Quite a few American actors were doing British sf right then, including Marshall Thompson, Forest Tucker, Dean Jagger, Dennis O’Keefe (The Diamond Wizard). I suppose if you stretched the limits of sf you could even call James Stewart in No Highway in the Sky as science fiction since it is fiction about a scientific problem.
Anyone recall the Danish Godzilla, Reptilicus?
June 12th, 2014 at 7:45 pm
The special effects just weren’t good enough for the script. There are some great shadowy black and white images, but the dinosaur looks the same and does the same thing too often. Still, better than many from the era
June 12th, 2014 at 8:31 pm
Haven’t seen “Reptilicus,” but I believe the U.S. version is on a 4-pack of sf/monster films. One of those DVD’s that sell for like $5 but have four movies of that genre from that era.

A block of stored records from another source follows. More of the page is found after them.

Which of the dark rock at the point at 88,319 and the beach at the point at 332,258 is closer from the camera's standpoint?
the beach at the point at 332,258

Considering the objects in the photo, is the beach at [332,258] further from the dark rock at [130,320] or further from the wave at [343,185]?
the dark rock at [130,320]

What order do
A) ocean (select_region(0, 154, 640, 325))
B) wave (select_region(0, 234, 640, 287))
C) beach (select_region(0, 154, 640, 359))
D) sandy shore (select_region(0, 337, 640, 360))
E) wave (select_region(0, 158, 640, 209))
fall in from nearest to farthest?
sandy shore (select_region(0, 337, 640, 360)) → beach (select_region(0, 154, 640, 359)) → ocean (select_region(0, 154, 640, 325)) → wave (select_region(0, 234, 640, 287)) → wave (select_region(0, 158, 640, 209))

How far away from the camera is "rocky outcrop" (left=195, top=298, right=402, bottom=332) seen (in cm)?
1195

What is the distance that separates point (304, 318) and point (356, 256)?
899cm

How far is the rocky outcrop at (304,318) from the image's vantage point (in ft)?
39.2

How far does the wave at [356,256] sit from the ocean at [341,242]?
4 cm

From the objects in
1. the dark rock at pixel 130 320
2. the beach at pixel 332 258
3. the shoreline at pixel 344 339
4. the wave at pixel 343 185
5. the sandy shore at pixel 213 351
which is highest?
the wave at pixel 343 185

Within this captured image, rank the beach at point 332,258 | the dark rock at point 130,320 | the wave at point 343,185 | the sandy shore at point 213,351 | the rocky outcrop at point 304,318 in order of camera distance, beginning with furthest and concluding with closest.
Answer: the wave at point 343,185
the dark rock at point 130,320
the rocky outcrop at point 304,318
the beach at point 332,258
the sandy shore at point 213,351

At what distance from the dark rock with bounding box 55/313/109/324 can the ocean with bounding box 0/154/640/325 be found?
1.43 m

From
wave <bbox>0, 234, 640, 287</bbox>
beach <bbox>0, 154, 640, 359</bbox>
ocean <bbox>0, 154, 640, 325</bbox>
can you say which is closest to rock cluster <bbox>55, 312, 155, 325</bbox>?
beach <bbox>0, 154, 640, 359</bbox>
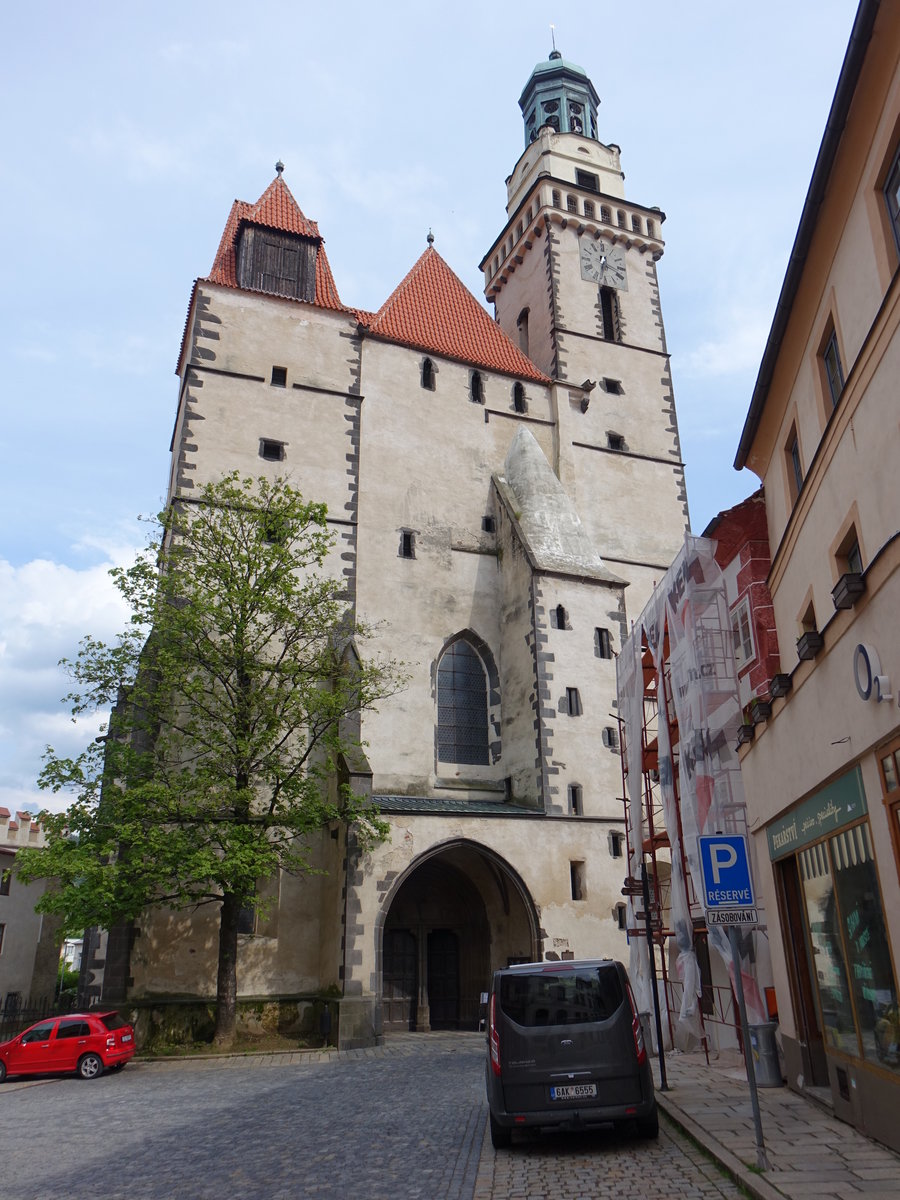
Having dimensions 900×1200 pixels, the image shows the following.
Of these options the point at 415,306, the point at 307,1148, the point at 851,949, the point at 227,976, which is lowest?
the point at 307,1148

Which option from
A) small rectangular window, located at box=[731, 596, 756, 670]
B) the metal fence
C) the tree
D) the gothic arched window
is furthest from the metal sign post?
the metal fence

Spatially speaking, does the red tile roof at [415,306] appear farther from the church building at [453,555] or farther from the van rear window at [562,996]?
the van rear window at [562,996]

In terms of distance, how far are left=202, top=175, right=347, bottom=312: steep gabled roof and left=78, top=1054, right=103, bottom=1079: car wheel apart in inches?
744

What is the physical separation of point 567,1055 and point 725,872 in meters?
2.02

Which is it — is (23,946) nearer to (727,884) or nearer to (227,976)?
(227,976)

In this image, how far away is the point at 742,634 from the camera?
13.9 meters

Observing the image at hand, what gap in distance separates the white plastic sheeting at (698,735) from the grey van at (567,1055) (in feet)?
15.2

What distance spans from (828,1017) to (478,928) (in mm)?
13913

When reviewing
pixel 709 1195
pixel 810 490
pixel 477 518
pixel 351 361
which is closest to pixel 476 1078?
pixel 709 1195

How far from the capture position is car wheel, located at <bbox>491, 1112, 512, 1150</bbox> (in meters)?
7.72

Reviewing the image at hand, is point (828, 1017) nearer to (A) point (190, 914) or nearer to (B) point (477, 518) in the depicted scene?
Answer: (A) point (190, 914)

June 13th, 2014 at 3:43 am
REPTILICUS looks like a hand puppet, but it still runs a distant second to THE GIANT CLAW in the “real-dumb-giant-monster” sweeps.
June 13th, 2014 at 4:38 pm
Dan
Agree 100%. The Giant Claw maybe the single worst sfx monster I have ever seen and that includes an ape headed robot in a fish bowl helmet and the Japanese King Kong.
December 4th, 2014 at 10:46 am
One interesting thing about this very good film is the utter confusion that has been created by the directorial credit on the British prints of this film, which credit Eugene Lourie AND Douglas Hickox as directors. It is interesting because Mr Hickox was not a “co-director” on this film. What he actually did on the film is not quite clear. Most of those who have been looking into this credit mystery suppose that he was merely a second-unit director working on the crowd scenes, which would make sense because he was an assistant director until he got his directorial break around 1970.
The source of the confusion would appear to be in the financing of the project. It was a common practice among producers who would get foreign backers for some or all of their budgets was the insistence of said backer to include a film worker of his nationality to appear on the credits. A famous example of this was the epic film EL CID from 1961. In order for producer Samuel Bronston to obtain Italian financial backing for the project he was required to include the name of an Italian somewhere prominently in the credits. To the chagrin of composer Miklos Rozsa, who wrote that film score for EL CID, Bronston added the name of an Italian composer to the music credits of the Italian release of EL CID. All other prints had only “Music by Miklos Rozsa”. Now, that Italian composer did not write a single note of music for EL CID, but his name appears on the credits of the Italian release.
I suspect the same thing happened in the case of BEHEMOTH. Knowing the shenanigans of producers like David Diamond I have no doubt that in order to obtain British financing he was obligated to include the name of a British technician in the credits on the British prints and so decided to use Mr Hickox’s name as co-director. This anomaly has now become fact, unfortunately, since so many references accept the British titles at face value – even as they are strangely silent on the fact that most other international prints contain the name of Lourie only. This is sad because it deprives Lourie of the sole credit he deserves and gives a misleading idea of the career or Mr Hickox.
December 4th, 2014 at 12:20 pm
Fascinating inside information. Thanks!